Vacas loucas numa ponta, cientistas na outra É exatamente o que recentemente ocorreu na parceria entre biotecnólogos da avicultura da Universidade Estadual de Carolina do Norte nos USA, mais aqueles de uma pequena empresa incubada na mesma universidade (BioResource International) e mais outros do Centro de Controle para Doenças Animais, na Holanda. Convincentemente demonstraram que uma “inocente” bactéria, parente do temível agente bioterrotista antrax, por eles antes utilizada para digerir penas de galinha (a ser reaproveitada em ração animal), é capaz de degradar, in vitro, partículas do príon da síndrome da vaca louca, tornando-as indetectáveis. Além desta estratégica enzima dita então queratinase, a maior parte do equipamento enzimático digestor desta benéfica bactéria é de longa data bem conhecido dos bioquímicos quando é, por outro lado, empregado para produzir detergentes para roupas (remoção de manchas de sangue e leite) ou mesmo para hidrolisar amido para a indústria de adoçantes.
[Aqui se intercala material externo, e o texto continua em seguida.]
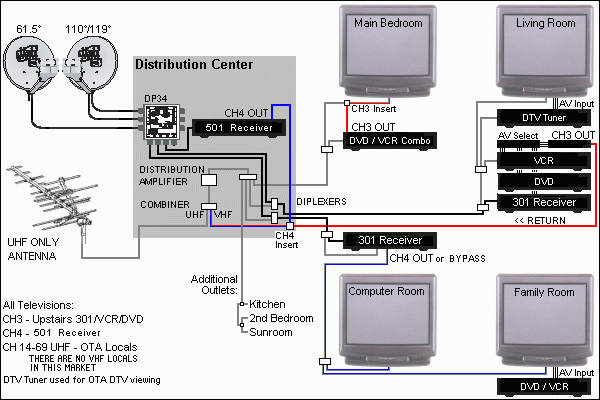 61.5°

110°/119°

Distribution Center

DP34

CH4 OUT

501 Receiver

DISTRIBUTION AMPLIFIER

COMBINER

UHF

VHF

DIPLEXERS

CH4 Insert

UHF ONLY ANTENNA

Main Bedroom

CH3 Insert

CH3 OUT

DVD / VCR Combo

Living Room

AV Input

DTV Tuner

AV Select

CH3 OUT

VCR

DVD

301 Receiver

<< RETURN

301 Receiver

CH4 OUT or BYPASS

Additional Outlets:

Kitchen

2nd Bedroom

Sunroom

Computer Room

Family Room

AV Input

DVD / VCR

All Televisions:
CH3 - Upstairs 301/VCR/DVD
CH4 - 501 Receiver
CH 14-69 UHF - OTA Locals
THERE ARE NO VHF LOCALS IN THIS MARKET
DTV Tuner used for OTA DTV viewing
Assim (sobre)vive e viceja a ciência. Juntar dois fatos, desencadear o terceiro. A descoberta logo deve se tornar uma ferramenta biotecnológica de muito interesse para a pecuária de corte. Um presidente belicista teve no mesmo mês por um lado o azar da ocorrência do caso da “vaca louca” e por outro a notícia da descoberta, por cientistas seus concidadãos, aqui brevemente comentada. Uma potência (Nação de fato) se constrói assim. Com ciência e tecnologia. Infelizmente parte disto também aperfeiçoa mísseis que mais facilmente permitem acesso a mais barris de petróleo não obstante o fato atenuante da derrubada de um ditador sanguinário.

José Domingos Fontana

(jfontana@ufpr.br) é pesquisador 1-A do CNPq, 11.º Prêmio Paranaense em C&T, é fundador do 1.º Laboratório de Quimio/Biotecnologia de Biomassa do Paraná na UFPR, onde é ainda docente e orientador de graduandos e pós-graduandos na temática multidisciplinar de Biotecnologia no Departamento de Farmácia.